When you buy a “cheap” stock like this, you have to buy quite a few shares to establish a decent position, so when these little guys get hammered, it really hurts. Fortunately, analysts who follow CLF think it’s going to do well this calendar year if steel keeps up its current pace.
Plus, the company is now back in the green again, and its forward price-earnings ration (PE) is ridiculously low for an industrial stock: 6.63 by consensus estimate. That’s now lower than the PEs of most banks and utility companies, making these shares a potential bargain. At least for now. So we’ll hold onto them.
On other portfolio fronts, our Allergan convertible preferred A shares (AGN/PRA, your symbol may vary), have been swooning rather nastily since their latest big dividend paid out. Short term, this makes the portfolio look pretty anemic, since this one is a big holding for us. But we’re keeping these puppies until they are redeemed in March 2018 at $1,000 per share. Right now, at $838 per share and sinking, they’re looking buyable again.
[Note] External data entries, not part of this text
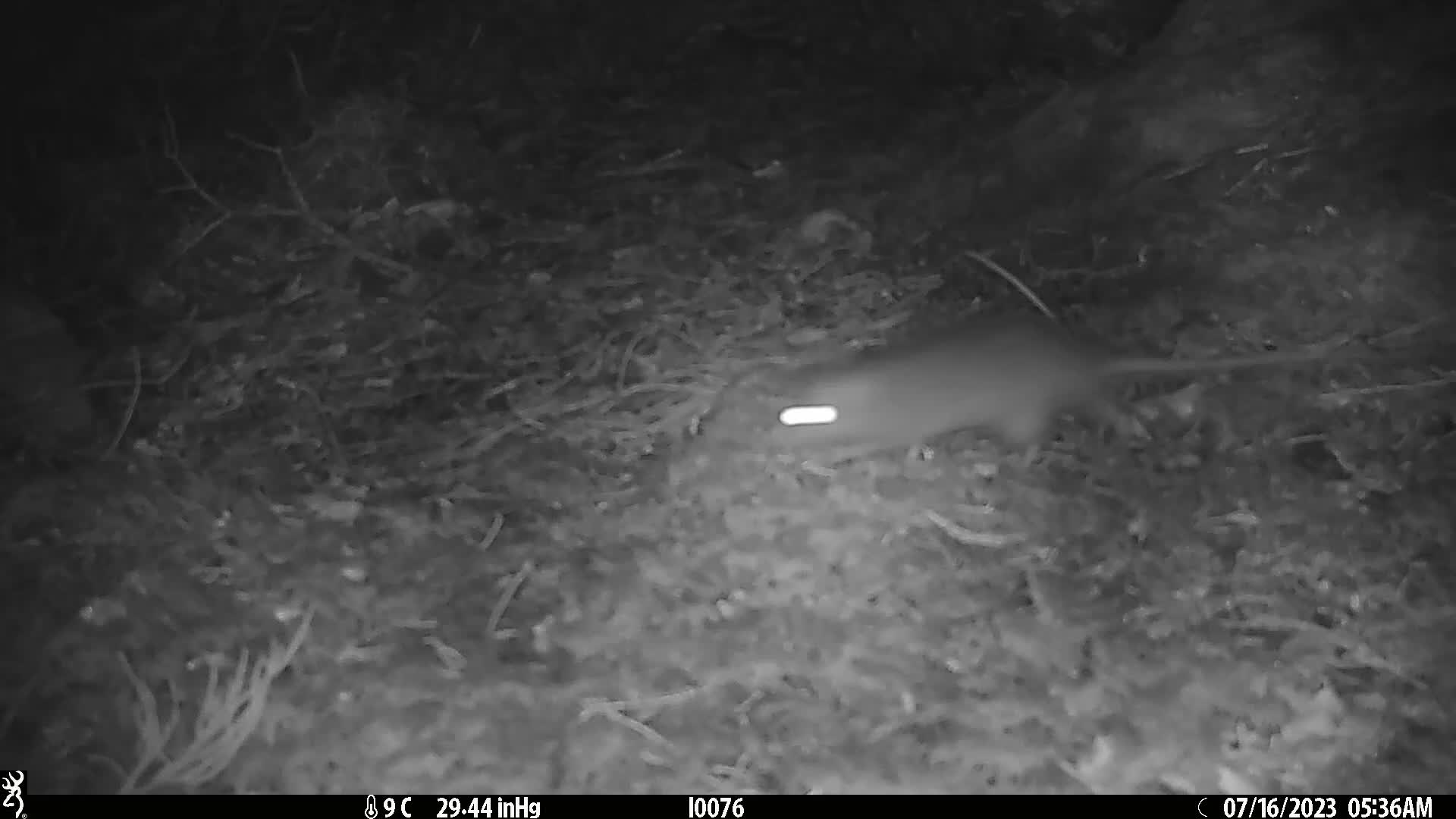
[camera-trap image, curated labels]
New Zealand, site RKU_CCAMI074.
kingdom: Animalia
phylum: Chordata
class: Mammalia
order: Rodentia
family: Muridae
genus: Rattus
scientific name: Rattus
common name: rat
Our shares in Newmont Mining, primarily a gold and silver miner with some copper, are perking up again after taking a nasty hit during the recent massive bear raid on precious metals. So we continue to hold these as well, although we’re still in the red.
Finally, we took some defensive action in our small holding of newly IPO’d Snap, Inc. (SNAP), parent company of Snapchat. Bears have been dumping these shares by the boatload after amateur investors were suckered into buying them at high prices a day after the IPO went public. The stock got awfully close to its IPO price ($17) late last week as a result, dropping from highs of over $26 per share.
For reasons we’ve explained here before, while we selectively acquire IPO shares as part of our over all game plan, we can’t really flip them like many investors do for a quick, handsome, one-day profit (assuming they work out). We have to hold them for a full 30 days. So if a given IPO doesn’t work for us, or sells off hard, like SNAP, we can take a hit once we sell when our holding period is up.
In this case, we decided on Friday to buy some “insurance,” by buying “puts” against further price declines in the stock. To make a long story short, a put enables the holder to “put” (dump) the stock to another investor out there at a specified price, in this case, a price higher than the IPO price. It’s a good deal, something that you can accomplish in the options market.
Problem is, there’s a “premium” (price) to pay for this strategy. I.e., the option costs you money, so now you’ll have to deduct that from the profit you might make by “dumping” (“putting”) the stock on someone else for a price that’s higher than the current market.
On the other hand, if the stock you’re covering goes back up, that put you bought will gradually become more and more worthless until it expires. Yes, puts (like their equal and opposite pals, “calls”) to have a time value. Unlike stocks, they do “expire,” and when they do so, if you haven’t traded out of them, you lose what you paid to buy them.
That’s enough of this for now, as I used to offer an entire course on options, which I view for new investors as inherently dangerous. However, buying a put can also be somewhat like an insurance policy for a struggling stock, enabling you to get out of it with your $$$ more or less intact. The opposite strategy, selling a call against a stock you hold, can actually earn you extra income. We’ll be writing more on this topic later in the year.
Bottom line: We’ve effectively hedged at least a tiny profit in SNAP buy grabbing onto puts. Of course, Mr. Market has laughed at us ever since, and SNAP has now started going back up again for two straight days. Don’t miss the next thrilling episode. But in the meantime, hold onto some cash. Markets are looking nasty and uncertain, as they wonder what in the hell both the Fed and the Washington Establishment will be up to next. I’m wondering about the same thing, and I live here.